- _WHAT TO PRODUCE_
Write out the part of the records that opens with the line containing "Taking a look at" and closes with the line containing "which is farthest from metal", substituting "shadow on pavement" for "shadow on asphalt" and keeping all else the same.

[RECORDS SUPPLIED start]

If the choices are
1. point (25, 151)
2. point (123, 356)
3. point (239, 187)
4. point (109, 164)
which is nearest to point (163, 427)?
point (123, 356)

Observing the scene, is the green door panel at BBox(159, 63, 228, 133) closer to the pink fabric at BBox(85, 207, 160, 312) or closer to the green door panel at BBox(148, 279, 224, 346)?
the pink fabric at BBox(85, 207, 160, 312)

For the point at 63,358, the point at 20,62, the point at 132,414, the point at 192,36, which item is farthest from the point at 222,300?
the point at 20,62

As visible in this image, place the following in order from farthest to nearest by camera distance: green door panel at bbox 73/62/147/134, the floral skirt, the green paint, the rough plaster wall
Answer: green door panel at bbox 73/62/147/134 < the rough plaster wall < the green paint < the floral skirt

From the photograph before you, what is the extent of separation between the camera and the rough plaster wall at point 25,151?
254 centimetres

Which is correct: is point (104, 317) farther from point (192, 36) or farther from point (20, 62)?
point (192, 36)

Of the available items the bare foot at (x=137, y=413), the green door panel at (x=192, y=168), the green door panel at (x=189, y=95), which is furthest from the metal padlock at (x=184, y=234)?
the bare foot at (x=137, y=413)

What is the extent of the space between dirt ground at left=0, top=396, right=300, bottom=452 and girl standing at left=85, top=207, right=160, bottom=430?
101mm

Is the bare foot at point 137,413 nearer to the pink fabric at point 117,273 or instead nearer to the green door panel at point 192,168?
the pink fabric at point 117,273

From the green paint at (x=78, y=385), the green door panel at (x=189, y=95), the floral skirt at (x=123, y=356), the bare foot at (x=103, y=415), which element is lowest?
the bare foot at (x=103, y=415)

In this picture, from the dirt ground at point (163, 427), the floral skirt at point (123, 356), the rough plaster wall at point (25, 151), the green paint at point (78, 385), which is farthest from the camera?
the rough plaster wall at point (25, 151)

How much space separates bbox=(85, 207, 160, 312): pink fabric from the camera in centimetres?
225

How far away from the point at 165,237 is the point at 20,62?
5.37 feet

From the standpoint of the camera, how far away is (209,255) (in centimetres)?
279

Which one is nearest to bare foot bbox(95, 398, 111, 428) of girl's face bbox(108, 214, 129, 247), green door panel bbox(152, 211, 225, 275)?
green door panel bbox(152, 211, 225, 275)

[RECORDS SUPPLIED end]
[RECORDS SUPPLIED start]

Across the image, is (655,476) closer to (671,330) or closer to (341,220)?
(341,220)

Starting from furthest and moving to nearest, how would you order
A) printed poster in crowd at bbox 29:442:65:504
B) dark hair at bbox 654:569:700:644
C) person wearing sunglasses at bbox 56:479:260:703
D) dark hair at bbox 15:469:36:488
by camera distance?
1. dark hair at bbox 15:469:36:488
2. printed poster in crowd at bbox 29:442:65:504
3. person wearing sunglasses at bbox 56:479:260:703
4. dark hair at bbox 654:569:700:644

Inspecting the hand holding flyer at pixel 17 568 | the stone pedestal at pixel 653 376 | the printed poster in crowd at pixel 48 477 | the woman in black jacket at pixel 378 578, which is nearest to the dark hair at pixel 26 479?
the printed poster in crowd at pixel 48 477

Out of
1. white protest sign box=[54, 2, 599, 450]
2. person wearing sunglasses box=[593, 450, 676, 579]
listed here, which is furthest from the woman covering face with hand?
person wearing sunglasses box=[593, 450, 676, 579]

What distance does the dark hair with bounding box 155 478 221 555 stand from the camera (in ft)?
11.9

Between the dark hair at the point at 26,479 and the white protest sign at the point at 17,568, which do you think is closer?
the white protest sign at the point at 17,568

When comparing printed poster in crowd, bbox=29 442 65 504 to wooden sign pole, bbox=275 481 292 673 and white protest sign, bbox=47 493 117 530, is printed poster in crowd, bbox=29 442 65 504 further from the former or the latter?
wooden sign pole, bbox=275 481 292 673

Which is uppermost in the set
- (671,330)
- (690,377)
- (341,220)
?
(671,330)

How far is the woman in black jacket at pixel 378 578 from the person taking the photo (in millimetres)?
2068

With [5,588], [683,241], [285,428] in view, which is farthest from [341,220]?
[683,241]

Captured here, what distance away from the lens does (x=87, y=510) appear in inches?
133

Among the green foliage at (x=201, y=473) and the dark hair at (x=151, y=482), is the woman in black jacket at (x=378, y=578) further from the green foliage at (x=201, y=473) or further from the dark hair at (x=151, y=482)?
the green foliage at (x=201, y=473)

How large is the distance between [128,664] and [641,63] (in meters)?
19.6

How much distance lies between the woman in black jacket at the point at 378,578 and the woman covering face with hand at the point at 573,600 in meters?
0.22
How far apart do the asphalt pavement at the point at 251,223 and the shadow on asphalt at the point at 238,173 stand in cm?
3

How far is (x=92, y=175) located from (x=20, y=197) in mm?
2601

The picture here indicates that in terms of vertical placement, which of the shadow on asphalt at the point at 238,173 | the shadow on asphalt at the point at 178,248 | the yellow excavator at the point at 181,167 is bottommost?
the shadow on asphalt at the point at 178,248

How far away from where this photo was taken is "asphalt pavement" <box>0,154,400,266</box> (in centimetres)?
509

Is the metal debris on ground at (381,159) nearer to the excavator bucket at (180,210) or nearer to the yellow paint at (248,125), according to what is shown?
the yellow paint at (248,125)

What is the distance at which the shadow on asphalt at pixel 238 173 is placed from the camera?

[RECORDS SUPPLIED end]
[RECORDS SUPPLIED start]

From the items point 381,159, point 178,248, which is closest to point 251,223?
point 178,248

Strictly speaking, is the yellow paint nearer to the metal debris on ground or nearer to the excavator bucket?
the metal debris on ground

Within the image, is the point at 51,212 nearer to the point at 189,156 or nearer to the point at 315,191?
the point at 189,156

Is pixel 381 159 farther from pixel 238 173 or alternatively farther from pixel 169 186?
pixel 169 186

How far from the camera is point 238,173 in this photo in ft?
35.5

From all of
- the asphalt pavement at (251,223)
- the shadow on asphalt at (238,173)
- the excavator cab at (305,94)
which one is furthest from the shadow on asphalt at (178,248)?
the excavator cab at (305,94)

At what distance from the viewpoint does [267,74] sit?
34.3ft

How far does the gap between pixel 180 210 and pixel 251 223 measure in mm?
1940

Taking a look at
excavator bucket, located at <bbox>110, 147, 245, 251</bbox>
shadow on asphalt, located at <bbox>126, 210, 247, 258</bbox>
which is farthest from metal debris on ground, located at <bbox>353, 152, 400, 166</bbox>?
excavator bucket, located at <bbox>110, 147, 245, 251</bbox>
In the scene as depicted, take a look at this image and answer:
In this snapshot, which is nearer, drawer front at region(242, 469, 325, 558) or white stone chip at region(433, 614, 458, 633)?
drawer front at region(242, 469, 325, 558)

[RECORDS SUPPLIED end]

- _RESULT_
Taking a look at
excavator bucket, located at <bbox>110, 147, 245, 251</bbox>
shadow on pavement, located at <bbox>126, 210, 247, 258</bbox>
which is farthest from metal debris on ground, located at <bbox>353, 152, 400, 166</bbox>?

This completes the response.